Better Call Saul legal question about the retirement home plot

Ok part of the plot of the show is that Jimmy uncovers the fact the retirement home Sand Piper Crossing is charging residents exorbitant rates for goods, like facial tissue and toilet paper. These are high but not outlandish, $3 for a roll of toilet paper etc.

Now in my experience this is pretty much standard at hospitals, residential treatment centers etc. Ever take a close look at an itemized medical bill? Pretty much every single one will have exorbitant rates for drugs dispensed, consumable items in the room, up to the plastic water pitcher.

Is this practice actually illegal?

IANAL but it seems like it’s a thing: Professional service providers, ranging from financial planners, estate lawyers or even the local handyman may exploit older customers. They might overcharge for services, or even fraudulently transfer funds or accounts without the elder victim’s knowledge. Door-to-door handymen may swindle the senior into having work done and receive payment for the work without following through on it. ** Medical professionals may commit Medicare or Medicaid fraud by charging for services never performed or by overbilling.**

See: Cost Accounting

This is famously the $800 toilet seat, etc.

Somewhere, you need to pay for the cost of the land, the building, all of the various types of insurance, the cost of each worker, utilities, etc.

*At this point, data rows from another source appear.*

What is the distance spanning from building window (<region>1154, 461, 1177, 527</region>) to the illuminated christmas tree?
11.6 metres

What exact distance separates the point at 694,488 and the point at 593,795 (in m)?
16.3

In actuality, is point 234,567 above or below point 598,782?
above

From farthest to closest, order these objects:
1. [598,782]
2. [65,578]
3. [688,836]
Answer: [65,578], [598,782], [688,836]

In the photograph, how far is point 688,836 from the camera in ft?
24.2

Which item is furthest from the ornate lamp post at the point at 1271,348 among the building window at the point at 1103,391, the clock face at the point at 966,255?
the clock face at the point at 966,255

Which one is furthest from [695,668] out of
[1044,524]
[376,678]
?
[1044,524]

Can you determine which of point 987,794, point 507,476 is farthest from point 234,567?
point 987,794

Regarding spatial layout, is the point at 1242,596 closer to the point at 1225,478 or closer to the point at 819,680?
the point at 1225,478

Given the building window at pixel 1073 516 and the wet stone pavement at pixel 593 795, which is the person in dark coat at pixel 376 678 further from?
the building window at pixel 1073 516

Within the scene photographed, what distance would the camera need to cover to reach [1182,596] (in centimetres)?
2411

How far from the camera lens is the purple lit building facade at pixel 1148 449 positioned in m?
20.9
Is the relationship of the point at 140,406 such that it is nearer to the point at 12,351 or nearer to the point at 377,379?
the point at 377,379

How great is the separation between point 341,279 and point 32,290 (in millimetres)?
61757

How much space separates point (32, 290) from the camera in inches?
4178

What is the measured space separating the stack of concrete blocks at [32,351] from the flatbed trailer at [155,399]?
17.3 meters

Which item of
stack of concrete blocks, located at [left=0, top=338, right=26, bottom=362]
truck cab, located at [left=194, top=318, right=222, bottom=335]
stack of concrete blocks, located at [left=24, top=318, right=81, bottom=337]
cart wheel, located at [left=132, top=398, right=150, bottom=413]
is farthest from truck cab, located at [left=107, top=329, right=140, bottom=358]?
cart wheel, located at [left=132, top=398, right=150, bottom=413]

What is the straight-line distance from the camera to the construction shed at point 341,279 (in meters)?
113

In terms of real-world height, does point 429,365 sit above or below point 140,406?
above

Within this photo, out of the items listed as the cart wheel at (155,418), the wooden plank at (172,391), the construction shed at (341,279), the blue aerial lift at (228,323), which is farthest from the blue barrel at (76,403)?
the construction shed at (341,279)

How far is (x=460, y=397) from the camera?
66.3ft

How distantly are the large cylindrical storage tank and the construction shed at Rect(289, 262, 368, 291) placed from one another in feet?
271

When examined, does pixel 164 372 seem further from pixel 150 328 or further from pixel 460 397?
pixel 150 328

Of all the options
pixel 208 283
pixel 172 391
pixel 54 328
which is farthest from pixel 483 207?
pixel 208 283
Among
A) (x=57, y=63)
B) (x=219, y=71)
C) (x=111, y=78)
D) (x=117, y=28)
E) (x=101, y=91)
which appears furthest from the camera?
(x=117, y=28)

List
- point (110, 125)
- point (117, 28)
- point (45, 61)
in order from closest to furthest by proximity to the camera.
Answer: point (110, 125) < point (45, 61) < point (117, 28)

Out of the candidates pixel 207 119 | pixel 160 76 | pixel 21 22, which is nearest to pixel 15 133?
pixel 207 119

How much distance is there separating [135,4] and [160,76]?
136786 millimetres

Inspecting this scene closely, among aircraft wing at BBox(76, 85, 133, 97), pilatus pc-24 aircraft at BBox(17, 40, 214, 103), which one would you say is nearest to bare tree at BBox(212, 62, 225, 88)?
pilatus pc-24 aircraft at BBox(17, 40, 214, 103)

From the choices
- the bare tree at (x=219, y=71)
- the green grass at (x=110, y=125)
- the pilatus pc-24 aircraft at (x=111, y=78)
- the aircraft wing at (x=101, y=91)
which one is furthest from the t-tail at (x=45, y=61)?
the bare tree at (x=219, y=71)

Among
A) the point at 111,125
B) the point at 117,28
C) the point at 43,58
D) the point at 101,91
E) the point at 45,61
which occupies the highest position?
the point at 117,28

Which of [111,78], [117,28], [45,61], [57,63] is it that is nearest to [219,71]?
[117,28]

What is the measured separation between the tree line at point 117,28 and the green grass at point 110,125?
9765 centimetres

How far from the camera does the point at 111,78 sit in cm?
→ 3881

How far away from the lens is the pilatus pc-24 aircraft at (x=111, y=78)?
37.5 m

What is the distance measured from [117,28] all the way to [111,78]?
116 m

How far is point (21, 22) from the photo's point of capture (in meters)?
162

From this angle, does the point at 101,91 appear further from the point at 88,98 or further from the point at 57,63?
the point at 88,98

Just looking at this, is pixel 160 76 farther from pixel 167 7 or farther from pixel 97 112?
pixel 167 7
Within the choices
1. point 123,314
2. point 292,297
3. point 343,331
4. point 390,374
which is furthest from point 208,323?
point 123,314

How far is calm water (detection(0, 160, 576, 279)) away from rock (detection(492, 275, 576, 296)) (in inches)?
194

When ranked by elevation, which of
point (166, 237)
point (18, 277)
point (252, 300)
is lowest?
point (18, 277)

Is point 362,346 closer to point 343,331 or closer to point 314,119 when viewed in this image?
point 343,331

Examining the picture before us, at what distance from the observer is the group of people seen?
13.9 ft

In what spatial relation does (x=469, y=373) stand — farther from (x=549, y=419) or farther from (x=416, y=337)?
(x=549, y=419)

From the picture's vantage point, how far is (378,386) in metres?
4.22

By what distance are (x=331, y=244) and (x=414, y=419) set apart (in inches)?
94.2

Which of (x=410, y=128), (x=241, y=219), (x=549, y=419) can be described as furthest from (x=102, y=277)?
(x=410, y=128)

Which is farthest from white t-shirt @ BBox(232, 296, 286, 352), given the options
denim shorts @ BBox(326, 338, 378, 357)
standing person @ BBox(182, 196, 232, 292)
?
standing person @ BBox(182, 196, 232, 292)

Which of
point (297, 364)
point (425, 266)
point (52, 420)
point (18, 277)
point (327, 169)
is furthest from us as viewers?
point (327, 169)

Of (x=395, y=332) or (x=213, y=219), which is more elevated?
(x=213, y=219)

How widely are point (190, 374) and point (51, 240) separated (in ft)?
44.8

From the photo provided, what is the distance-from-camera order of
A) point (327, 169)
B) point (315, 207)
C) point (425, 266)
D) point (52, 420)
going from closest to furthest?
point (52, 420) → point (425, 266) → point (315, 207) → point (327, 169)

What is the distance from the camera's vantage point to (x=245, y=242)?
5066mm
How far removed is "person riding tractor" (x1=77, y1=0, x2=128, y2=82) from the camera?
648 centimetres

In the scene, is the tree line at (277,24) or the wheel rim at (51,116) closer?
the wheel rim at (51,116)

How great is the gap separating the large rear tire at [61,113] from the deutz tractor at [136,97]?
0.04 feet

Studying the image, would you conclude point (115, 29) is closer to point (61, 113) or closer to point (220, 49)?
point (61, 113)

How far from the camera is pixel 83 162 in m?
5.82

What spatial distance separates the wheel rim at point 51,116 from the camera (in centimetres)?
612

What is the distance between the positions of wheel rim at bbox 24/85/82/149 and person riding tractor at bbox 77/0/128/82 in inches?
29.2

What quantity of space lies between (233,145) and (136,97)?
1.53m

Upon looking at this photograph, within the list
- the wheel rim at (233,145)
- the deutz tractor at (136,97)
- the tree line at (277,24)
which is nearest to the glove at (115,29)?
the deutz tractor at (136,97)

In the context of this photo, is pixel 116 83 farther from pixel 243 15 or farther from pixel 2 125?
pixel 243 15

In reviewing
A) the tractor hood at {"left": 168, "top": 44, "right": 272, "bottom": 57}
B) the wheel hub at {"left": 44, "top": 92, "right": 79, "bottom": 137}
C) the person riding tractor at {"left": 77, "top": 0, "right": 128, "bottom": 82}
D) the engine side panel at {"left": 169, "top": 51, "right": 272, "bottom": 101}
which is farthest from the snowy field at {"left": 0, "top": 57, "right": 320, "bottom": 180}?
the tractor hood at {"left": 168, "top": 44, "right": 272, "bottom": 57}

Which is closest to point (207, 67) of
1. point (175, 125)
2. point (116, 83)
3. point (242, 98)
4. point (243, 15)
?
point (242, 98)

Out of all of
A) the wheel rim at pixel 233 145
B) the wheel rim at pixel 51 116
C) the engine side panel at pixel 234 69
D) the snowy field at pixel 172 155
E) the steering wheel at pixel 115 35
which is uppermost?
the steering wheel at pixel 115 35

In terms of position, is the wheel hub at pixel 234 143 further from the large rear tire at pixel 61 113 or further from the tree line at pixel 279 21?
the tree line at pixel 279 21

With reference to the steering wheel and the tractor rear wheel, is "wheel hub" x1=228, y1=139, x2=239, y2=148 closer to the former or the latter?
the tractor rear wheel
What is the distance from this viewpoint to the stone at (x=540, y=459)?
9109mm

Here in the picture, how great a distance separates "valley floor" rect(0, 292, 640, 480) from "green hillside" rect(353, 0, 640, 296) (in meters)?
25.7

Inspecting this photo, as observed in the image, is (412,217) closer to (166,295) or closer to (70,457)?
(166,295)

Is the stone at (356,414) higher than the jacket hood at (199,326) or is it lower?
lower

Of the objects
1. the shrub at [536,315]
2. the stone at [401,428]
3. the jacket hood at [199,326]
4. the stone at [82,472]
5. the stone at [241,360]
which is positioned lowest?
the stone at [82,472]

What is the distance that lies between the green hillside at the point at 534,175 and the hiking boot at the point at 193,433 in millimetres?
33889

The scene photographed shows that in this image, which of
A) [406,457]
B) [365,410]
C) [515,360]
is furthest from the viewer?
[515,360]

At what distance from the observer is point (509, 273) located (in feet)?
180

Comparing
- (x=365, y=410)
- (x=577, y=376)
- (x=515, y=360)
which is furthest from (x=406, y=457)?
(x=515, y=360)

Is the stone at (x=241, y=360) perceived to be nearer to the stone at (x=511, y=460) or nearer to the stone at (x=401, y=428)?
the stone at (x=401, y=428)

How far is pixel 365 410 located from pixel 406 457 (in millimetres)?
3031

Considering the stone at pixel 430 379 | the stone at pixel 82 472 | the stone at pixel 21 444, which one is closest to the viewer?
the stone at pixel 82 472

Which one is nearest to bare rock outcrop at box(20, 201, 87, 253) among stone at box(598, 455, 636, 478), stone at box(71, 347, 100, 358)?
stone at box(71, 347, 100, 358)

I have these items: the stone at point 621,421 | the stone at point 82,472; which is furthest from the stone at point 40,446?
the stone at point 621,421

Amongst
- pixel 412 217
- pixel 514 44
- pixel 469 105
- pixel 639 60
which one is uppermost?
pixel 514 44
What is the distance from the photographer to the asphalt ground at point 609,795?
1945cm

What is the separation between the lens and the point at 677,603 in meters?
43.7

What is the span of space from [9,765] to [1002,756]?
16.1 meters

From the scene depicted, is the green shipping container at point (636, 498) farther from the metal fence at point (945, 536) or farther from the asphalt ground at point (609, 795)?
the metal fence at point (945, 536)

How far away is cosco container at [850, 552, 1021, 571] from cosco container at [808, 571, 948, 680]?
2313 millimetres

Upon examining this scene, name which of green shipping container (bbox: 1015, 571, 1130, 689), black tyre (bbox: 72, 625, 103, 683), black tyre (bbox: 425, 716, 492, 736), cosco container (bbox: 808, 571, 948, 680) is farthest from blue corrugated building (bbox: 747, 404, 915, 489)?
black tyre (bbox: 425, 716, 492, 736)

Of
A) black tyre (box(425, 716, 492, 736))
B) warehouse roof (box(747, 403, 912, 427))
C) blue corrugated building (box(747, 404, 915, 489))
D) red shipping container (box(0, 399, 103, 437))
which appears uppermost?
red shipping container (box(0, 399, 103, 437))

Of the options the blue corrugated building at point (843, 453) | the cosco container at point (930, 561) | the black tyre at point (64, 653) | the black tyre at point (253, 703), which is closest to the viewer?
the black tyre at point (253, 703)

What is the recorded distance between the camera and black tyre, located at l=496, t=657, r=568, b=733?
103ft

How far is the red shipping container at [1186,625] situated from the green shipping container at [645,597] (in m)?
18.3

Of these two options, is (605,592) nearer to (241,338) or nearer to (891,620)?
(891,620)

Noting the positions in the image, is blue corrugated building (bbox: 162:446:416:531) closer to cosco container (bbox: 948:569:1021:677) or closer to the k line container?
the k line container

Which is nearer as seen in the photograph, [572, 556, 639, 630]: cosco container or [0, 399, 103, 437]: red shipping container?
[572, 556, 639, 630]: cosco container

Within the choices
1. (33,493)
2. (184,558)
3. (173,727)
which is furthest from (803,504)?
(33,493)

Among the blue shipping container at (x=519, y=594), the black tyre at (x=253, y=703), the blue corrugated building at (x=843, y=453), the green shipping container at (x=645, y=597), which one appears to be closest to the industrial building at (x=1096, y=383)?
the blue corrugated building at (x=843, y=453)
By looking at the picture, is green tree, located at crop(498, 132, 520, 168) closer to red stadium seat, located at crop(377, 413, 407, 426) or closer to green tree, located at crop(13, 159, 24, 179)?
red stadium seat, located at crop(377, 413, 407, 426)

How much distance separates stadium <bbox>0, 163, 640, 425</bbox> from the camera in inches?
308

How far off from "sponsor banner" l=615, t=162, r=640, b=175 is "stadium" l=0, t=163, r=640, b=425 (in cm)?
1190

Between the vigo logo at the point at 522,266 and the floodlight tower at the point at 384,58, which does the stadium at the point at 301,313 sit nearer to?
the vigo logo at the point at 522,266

If you lump all those costs into the per diem, the rate is going to exceed what Mediwhatever pays, and you get no customers. So you hold down this number but up the other one.

When you spend $3 billion to develpo the technology that is used on a total of 150 planes, either the per/plane, the per/hour counsulting/ per year development/ per replacement part.

Good luck getting Americans to pay-as-you-go on tax rates.

I assume there’s a “duty of care” that applies when dealing with people who are not capable of managing their own affairs. Perhaps it’s similar to how a guardian cannot simply squander their ward’s assets, but can take “reasonable” amounts for necessary expenses related to the child. Similarly, a care home has taken on long-term “guardianship” of an elderly not-all-there senior, something the $20-aspirin hospital has not necessarily done.

Of course, its debatable whether charging double for a necessity when you deliver it on demand is a rip-off, but charging highway robbery prices of ten times or more, when the person is essentially a captive audience, might be hard to justify.